■ What you have to do ■
Give back every entry precisely as written, without any of the images.

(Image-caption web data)

-----

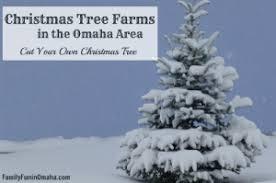 Christmas Tree Farm Lincoln Ne by Frosty U0027s Pines Christmas Trees Family Fun In Omaha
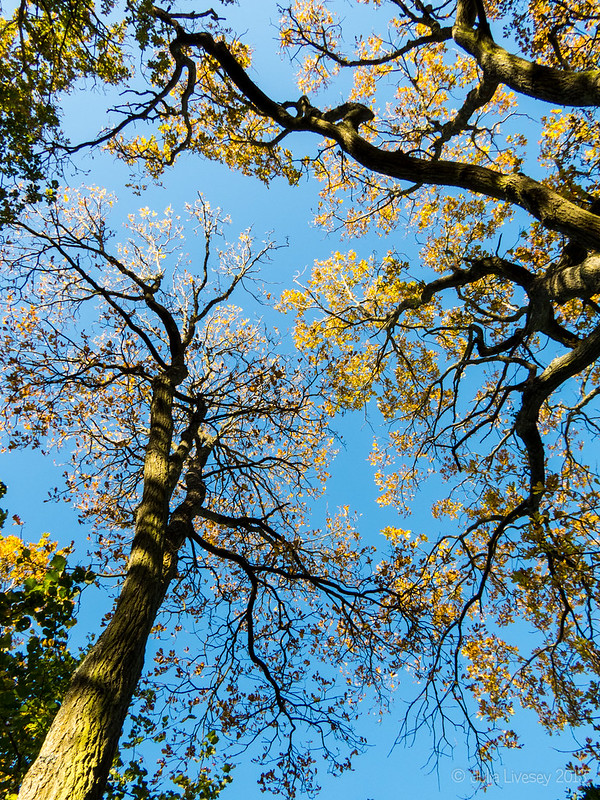 The oak trees are turning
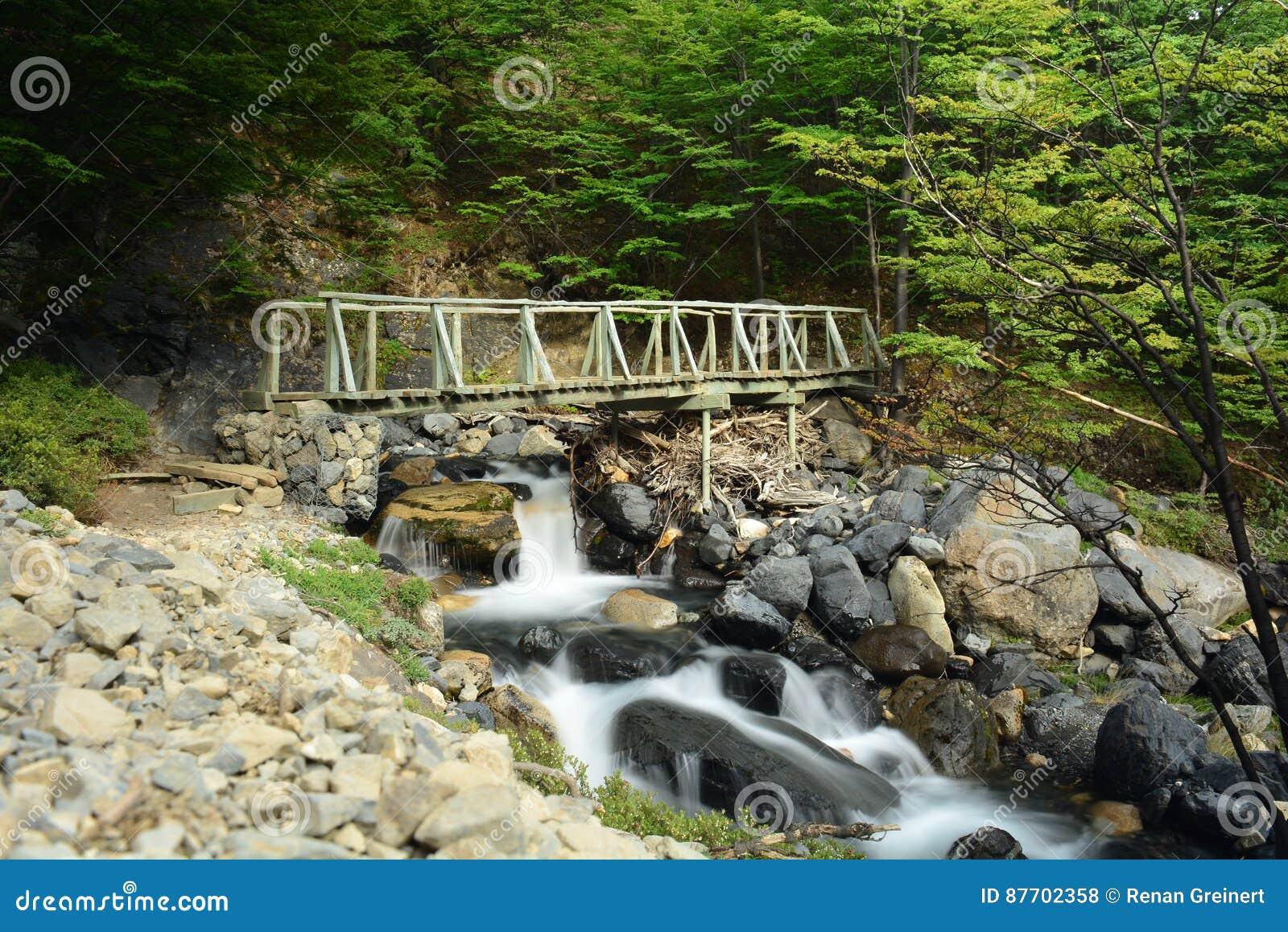 Pont en parc national de Torres del Paine, Chili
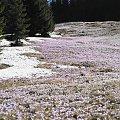 Krokusy, Szafran Spiski #flowers #krokus #kwiatki #saffron #xnifar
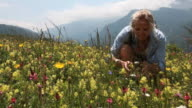 Hiker bends down to embrace flowers in meadow, walks on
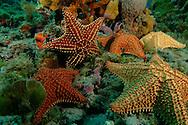 Los corales marinos son animales coloniales, salvo excepciones,nota 1 pertenecientes al filo Cnidaria, clase Anthozoa. Las colonias est&aacute;n formadas por hasta miles de individuos zooides y pueden alcanzar grandes dimensiones.<br /> <br /> Aunque los corales pueden atrapar plancton y peque&ntilde;os peces con las c&eacute;lulas urticantes en sus tent&aacute;culos, la mayor&iacute;a de los corales obtienen la mayor parte de sus nutrientes de las algas unicelulares fotosint&eacute;ticas denominadas zooxantela, que viven dentro del tejido del coral. Estos corales requieren de luz solar y crecen en agua clara y poco profunda, normalmente a profundidades menores de 60 metros. Los corales pueden ser los principales contribuyentes a la estructura f&iacute;sica de los arrecifes de coral que se formaron en aguas tropicales y subtropicales<br /> <br /> &copy;Alejandro Balaguer/Fundaci&oacute;n Albatros Media.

-----

■ Reply ■
 Christmas Tree Farm Lincoln Ne by Frosty U0027s Pines Christmas Trees Family Fun In Omaha
 The oak trees are turning
 Pont en parc national de Torres del Paine, Chili
 Krokusy, Szafran Spiski #flowers #krokus #kwiatki #saffron #xnifar
 Hiker bends down to embrace flowers in meadow, walks on
 Los corales marinos son animales coloniales, salvo excepciones,nota 1 pertenecientes al filo Cnidaria, clase Anthozoa. Las colonias est&aacute;n formadas por hasta miles de individuos zooides y pueden alcanzar grandes dimensiones.<br /> <br /> Aunque los corales pueden atrapar plancton y peque&ntilde;os peces con las c&eacute;lulas urticantes en sus tent&aacute;culos, la mayor&iacute;a de los corales obtienen la mayor parte de sus nutrientes de las algas unicelulares fotosint&eacute;ticas denominadas zooxantela, que viven dentro del tejido del coral. Estos corales requieren de luz solar y crecen en agua clara y poco profunda, normalmente a profundidades menores de 60 metros. Los corales pueden ser los principales contribuyentes a la estructura f&iacute;sica de los arrecifes de coral que se formaron en aguas tropicales y subtropicales<br /> <br /> &copy;Alejandro Balaguer/Fundaci&oacute;n Albatros Media.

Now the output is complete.